How 14 billion dollars protected Earth's species

Billions of dollars of financial investment in global conservation has significantly reduced biodiversity loss, according to a new research led by Oxford University.

For twenty-five years, we have known that we need to spend more on nature conservation, or face a modern mass extinction as serious as that of the dinosaurs. But governments and donors have been unwilling to come up with the necessary budgets, often because there was little hard evidence that the money spent on conservation does any good.
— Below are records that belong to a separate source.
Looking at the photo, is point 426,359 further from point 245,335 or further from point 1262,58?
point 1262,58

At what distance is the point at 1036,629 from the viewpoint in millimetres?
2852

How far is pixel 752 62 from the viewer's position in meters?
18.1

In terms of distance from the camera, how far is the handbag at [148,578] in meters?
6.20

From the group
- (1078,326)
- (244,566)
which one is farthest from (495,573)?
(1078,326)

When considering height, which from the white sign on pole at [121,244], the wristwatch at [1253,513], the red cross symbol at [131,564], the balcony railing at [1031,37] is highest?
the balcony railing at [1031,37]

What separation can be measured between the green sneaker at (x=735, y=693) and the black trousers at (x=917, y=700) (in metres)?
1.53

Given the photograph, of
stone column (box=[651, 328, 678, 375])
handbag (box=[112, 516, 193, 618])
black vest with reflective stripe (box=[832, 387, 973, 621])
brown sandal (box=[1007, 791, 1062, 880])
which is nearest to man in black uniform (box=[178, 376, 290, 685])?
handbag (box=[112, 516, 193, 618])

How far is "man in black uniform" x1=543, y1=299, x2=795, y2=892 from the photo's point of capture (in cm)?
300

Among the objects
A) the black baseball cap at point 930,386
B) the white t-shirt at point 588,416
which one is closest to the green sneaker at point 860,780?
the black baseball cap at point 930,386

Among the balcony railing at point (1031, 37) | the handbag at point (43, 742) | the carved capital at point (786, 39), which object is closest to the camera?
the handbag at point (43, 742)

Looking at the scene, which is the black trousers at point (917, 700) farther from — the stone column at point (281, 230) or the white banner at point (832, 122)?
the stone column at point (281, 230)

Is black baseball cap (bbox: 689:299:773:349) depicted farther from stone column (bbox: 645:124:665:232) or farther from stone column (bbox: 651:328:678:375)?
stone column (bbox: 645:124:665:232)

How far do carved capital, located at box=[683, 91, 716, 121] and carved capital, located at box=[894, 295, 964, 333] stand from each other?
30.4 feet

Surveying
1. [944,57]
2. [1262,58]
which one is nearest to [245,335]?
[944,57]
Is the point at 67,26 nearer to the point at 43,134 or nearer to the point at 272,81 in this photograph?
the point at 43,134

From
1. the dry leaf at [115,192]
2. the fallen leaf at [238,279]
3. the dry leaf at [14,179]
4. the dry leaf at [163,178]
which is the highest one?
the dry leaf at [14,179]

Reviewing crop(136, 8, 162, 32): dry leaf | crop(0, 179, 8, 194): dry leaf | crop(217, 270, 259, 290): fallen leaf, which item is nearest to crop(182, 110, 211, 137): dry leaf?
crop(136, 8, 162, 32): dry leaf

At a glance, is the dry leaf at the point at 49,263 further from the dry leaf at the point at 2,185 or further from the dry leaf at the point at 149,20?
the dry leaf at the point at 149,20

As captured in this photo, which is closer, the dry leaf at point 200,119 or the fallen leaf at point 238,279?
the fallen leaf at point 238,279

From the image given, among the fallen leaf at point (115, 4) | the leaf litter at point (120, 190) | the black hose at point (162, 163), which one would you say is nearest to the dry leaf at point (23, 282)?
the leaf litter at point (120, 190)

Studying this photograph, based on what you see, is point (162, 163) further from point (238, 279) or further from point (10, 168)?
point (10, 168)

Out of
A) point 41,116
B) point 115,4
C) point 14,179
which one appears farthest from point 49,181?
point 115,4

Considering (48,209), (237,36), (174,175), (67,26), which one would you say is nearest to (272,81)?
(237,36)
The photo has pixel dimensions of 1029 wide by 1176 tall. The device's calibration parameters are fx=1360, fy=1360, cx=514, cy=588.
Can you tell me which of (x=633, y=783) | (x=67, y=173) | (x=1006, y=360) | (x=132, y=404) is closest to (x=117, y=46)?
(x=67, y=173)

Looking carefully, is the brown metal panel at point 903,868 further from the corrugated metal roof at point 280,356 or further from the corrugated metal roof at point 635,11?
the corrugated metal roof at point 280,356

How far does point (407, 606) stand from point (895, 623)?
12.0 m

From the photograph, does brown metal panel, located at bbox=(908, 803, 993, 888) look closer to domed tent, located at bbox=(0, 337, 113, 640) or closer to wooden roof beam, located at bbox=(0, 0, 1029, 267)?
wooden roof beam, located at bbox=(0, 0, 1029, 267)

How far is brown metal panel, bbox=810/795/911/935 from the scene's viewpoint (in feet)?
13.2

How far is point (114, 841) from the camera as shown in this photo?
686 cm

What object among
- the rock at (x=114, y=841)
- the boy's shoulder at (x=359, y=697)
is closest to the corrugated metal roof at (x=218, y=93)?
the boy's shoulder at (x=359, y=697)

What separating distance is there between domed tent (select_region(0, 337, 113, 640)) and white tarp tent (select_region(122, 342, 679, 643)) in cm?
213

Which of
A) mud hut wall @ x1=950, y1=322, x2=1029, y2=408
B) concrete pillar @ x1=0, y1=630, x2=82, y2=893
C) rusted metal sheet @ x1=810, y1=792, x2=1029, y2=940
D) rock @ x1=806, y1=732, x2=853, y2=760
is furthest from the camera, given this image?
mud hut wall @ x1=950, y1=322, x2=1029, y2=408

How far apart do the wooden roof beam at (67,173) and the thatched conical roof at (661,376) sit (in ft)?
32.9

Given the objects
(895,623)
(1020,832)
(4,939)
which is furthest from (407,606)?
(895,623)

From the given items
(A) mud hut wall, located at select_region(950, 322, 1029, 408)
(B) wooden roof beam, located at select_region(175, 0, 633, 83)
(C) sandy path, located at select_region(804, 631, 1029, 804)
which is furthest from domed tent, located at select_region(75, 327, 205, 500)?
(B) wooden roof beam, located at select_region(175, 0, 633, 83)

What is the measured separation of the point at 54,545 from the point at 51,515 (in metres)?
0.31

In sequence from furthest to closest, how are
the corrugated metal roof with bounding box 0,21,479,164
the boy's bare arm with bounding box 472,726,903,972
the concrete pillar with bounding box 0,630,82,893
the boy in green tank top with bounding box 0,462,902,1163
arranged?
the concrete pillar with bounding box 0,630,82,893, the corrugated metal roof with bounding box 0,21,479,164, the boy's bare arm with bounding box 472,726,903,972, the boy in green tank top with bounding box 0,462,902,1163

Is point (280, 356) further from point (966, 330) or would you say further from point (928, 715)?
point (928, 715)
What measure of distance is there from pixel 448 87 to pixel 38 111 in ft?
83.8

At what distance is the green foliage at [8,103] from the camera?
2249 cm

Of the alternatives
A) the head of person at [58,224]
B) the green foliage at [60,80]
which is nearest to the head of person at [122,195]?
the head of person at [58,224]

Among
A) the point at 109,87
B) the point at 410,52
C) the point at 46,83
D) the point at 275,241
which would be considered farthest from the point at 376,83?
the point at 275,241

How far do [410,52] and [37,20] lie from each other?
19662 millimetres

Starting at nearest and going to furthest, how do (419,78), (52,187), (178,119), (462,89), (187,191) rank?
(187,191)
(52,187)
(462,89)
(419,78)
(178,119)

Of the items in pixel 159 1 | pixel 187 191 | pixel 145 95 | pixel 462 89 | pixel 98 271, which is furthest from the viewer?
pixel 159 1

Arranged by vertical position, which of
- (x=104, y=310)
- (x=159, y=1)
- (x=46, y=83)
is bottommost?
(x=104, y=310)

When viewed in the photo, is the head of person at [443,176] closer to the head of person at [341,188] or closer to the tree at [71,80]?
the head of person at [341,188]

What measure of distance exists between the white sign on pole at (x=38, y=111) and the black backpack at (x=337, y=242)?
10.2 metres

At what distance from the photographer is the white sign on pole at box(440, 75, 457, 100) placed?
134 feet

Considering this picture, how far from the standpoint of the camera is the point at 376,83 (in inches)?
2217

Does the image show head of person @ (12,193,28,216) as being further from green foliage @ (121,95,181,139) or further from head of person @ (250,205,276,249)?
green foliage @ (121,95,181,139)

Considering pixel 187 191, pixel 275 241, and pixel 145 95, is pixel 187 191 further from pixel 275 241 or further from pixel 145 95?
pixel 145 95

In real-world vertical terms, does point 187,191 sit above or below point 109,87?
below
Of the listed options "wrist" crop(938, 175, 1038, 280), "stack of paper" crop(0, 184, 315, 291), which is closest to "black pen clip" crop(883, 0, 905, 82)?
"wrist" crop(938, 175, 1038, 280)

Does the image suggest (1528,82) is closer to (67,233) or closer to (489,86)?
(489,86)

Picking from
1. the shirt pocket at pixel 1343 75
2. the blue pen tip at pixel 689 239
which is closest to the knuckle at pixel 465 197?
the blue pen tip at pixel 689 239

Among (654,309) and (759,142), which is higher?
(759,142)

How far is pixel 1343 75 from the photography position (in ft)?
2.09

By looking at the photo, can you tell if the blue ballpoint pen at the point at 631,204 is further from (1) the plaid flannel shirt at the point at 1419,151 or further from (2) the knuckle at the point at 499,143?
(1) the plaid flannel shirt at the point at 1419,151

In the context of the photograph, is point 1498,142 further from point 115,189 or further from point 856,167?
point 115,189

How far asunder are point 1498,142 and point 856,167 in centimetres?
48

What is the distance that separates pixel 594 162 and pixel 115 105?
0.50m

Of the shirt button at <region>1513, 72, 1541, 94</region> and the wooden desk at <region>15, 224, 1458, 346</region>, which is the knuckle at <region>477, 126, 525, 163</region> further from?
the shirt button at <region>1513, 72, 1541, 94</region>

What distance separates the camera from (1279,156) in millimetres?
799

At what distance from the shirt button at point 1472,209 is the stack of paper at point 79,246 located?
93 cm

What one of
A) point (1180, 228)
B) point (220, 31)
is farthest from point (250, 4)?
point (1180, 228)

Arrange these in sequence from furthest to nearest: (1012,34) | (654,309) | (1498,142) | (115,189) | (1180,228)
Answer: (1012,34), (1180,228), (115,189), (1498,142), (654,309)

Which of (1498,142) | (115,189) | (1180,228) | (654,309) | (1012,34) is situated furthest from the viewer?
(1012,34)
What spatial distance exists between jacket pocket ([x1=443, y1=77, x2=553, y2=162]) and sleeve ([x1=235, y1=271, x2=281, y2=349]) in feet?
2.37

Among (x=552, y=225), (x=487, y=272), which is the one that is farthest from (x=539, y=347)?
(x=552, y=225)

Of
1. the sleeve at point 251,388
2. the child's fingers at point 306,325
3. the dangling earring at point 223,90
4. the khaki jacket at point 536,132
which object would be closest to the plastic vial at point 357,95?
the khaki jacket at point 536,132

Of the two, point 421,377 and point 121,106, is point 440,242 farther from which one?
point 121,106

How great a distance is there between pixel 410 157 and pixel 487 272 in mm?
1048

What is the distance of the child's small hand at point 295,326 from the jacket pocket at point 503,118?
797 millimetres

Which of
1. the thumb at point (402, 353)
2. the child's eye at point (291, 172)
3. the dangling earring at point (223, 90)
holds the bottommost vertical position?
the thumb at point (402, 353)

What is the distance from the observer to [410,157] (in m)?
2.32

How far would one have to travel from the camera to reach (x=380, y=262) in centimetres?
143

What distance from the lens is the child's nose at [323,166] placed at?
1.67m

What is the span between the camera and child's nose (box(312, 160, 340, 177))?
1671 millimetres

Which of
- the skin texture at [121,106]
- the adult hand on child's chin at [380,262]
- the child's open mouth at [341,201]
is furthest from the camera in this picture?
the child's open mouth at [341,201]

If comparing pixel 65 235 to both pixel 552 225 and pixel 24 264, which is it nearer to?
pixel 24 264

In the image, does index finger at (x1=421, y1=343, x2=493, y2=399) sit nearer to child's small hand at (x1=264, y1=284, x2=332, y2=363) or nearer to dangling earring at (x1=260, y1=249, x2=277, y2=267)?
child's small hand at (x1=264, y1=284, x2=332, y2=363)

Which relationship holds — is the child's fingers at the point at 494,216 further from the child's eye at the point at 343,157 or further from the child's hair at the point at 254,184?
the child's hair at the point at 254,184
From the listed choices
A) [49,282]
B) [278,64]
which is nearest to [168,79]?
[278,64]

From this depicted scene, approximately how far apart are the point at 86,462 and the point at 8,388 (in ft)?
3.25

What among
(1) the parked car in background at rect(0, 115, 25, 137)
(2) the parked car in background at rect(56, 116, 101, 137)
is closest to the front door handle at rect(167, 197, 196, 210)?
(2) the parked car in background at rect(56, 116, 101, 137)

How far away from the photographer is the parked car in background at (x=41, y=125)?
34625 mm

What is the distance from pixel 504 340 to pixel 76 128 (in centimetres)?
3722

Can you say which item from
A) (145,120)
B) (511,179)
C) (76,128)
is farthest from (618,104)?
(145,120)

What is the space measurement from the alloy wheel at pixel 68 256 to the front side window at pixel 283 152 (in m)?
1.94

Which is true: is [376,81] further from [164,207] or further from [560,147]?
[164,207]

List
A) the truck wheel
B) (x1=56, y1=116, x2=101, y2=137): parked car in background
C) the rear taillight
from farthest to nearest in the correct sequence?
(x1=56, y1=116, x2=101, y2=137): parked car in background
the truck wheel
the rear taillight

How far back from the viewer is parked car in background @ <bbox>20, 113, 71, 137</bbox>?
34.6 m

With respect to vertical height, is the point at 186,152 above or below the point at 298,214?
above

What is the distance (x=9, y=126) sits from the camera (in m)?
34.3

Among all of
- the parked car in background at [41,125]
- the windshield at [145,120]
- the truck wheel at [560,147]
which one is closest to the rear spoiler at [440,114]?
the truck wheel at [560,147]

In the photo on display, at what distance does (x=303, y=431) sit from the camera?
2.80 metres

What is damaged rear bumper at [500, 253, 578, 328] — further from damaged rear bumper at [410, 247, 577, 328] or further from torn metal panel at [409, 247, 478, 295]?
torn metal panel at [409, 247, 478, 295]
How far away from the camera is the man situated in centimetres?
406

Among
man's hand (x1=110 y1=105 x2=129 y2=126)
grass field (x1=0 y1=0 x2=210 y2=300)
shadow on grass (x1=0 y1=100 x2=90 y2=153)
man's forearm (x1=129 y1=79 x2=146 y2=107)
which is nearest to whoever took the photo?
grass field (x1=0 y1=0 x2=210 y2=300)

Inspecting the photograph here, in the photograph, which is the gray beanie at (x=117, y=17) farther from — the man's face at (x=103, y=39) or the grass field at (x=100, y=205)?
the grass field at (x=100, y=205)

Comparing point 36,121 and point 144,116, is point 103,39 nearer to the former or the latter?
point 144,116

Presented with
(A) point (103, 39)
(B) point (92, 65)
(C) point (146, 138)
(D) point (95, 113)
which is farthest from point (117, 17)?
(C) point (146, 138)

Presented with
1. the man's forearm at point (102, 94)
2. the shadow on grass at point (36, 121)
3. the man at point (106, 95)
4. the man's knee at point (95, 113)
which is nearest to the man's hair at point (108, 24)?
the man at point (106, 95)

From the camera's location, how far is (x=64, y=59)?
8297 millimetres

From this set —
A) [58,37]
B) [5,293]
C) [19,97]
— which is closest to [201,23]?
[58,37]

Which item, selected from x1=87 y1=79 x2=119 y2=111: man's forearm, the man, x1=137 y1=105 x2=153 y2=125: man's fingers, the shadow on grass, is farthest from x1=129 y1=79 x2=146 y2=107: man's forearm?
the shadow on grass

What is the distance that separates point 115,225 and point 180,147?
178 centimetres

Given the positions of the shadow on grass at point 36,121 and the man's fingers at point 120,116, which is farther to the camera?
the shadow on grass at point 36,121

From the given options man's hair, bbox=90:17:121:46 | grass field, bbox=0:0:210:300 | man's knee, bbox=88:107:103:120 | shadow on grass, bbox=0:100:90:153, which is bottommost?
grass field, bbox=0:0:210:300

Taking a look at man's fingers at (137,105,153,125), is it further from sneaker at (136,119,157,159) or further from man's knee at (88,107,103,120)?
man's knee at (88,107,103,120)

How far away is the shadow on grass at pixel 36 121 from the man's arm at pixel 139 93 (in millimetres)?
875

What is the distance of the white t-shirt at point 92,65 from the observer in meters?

However, a new study now shows that thanks to the $14.4 billion spent on global conservation between the 1992 Earth Summit and 2003, biodiversity loss today has been significantly reduced. Without the big increases in funding driven by the Earth Summit, we would already have lost about a third more biodiversity than we actually did. More money is still needed, but this finding should now encourage decision makers to re-engage with the Earth Summit’s positive vision, and adequately bankroll the protection of earth’s biodiversity today. 

The study, led by Dr Anthony Waldron during his time at the Edward Grey Institute in the Department of Zoology at Oxford, can also be used to estimate the budgets needed and importantly, how they will change as countries develop. 

‘A highly accurate predictive model of biodiversity decline shows, specifically, how different levels of economic development and agricultural expansion require different levels of conservation spending, to counterbalance any negative effects. Such smart allocation of scarce financial resources would support true sustainable development, as called for by the UN,’ said Dr Anthony Waldron.

The study is the fruit of ten years' work by an international team, building and analysing a huge database of conservation funding and biodiversity declines, plus a complex algorithm that divides up responsibility for global species declines among individual countries.